私が学生にしつこく「映画!映画!」と言う理由:物語を堪能することで飛び越えられるもの



 政治権力を行使する者の愚劣と横暴をとがめるべき者が、萎縮して戦わなくなり、かつ当人が「居直る」という最強の作戦が展開された時、我々がやるべきことは思いの外たくさんはないかもしれません。居直らない己の側において、「我々にすり込まれたものの脆弱さを確認して自由を確保する」ことかもしれません。

 難しい言い方になっているので、この後「映画を観る理由」という言い方でこれを説明します。

 物語を堪能する際に、私たちは必ず登場する者の誰かに自己を重ね合わせます。「きちんとすること」に少々疲れてしまったときは、車寅次郎の台詞「おじさんにないのはお金。たっぷりあるのは時間だよ」に乗っかって、丸の内のエリート・サラリーマン(もはや半分死語か)の冷たい合理主義に嫌悪のまなざしを向け、ほんわかとした気持ちでエンドロールをながめます。

 こうした「重ね合わせることの容易さ」は、外国の作品を観た時に実感します。自分自身で驚いたのは、高校生の頃テレビの再放送で『コンバット』を繰り返し観ているうちに、自分の大叔父を戦争で殺したアメリカ軍の兵士であるサンダース軍曹やケリーやリトル・ジョンやカービーに乗っかってしまい、「アメリカーナ!」と叫ぶドイツ兵に対して憎悪の感情を持ったことでした。

 クリント・イーストウッドの『父親たちの星条旗』においても、スピルバーグの『太陽の帝国』においても、ぬおっと現れる日本兵の不気味さには恐怖心を覚えます(『太陽の帝国』のガッツ石松は怖かったぁ)。自分と属性を共有する日本兵が異形に見え、気が付くと米英陣営に心理的に寄り添っているのです。

 これを「名誉白人意識」と切ってしまうと、この話は終わりです。そうではなくて、自分の帰属する「ナショナルなもの」とは、かように根拠が弱く、いとも簡単にその境界を行き来してしまえるものだということを確認したいのです。「日本国籍の在日日本人」というあり方は、もっと身体の奥に刻み付けられているはずだと多くの人は思います。しかし、日本サイドから描いた『硫黄島』を観た直後に『父たちの星条旗』を観ても、たやすくこれが起こります。硫黄島でゲリラ的に抵抗する日本兵は本当に怖い。そこに自分の縁戚の兵士がいたのかもしれないのにです。

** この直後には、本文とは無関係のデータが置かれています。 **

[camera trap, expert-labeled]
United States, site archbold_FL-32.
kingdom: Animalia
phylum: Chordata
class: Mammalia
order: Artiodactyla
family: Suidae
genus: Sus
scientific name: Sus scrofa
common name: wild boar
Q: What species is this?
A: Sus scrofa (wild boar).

 物語を堪能する、物語を享受する際に必ず通るプロセスとしての「誰かに自分を重ねる」というものが持つ、大切な副作用です。

 私のFBでの映画レビューは、フォロワーや友人、そして学生に向けて「意図的に(もちろん!)」アップされています。それは、この物語性と現実との位相の交差に直面し、人間の身体性を感受するための多様な刺激と視角を沢山経験することで、そこになんらかの「心身ともにこびりつき、良し悪しともにそろった政治性」というものを突き放す契機を共に見出したいからです。

 やはりカタいのので言い直します。

 物語を堪能することで、良い意味での「自分は何ものでもない」という境地に至れる。そのために私たちには映画が必要だ・・・ということです。

 だから井筒監督の『パッチギ』の持つ物語に乗っかったものは、韓国人も朝鮮人も在日の人々も、みな好きではないと思っていても、気が付くと主人公のアンソンやキョンジャの側に立って、「イムジン河を歌うな!」とわめく京都のラジオ局のおっさんを大友康平がシバくシーンで喝采するはずです(しない人もいます)。

 もし、『パッチギ』を観て相変わらず「在日特権許すまじ」とか思っている人がいたら、その人は物語を堪能したのではありません。最初から、政治的慣性に加力する目的でプロパガンダを観たのです。

 映画を観ましょう。「この映画は反日だから」という理由で公開作品がフィルタリングされつつある悲惨な国にあって、そこそこの数の物語を堪能できる時間は余り残されていないかもしれませんから。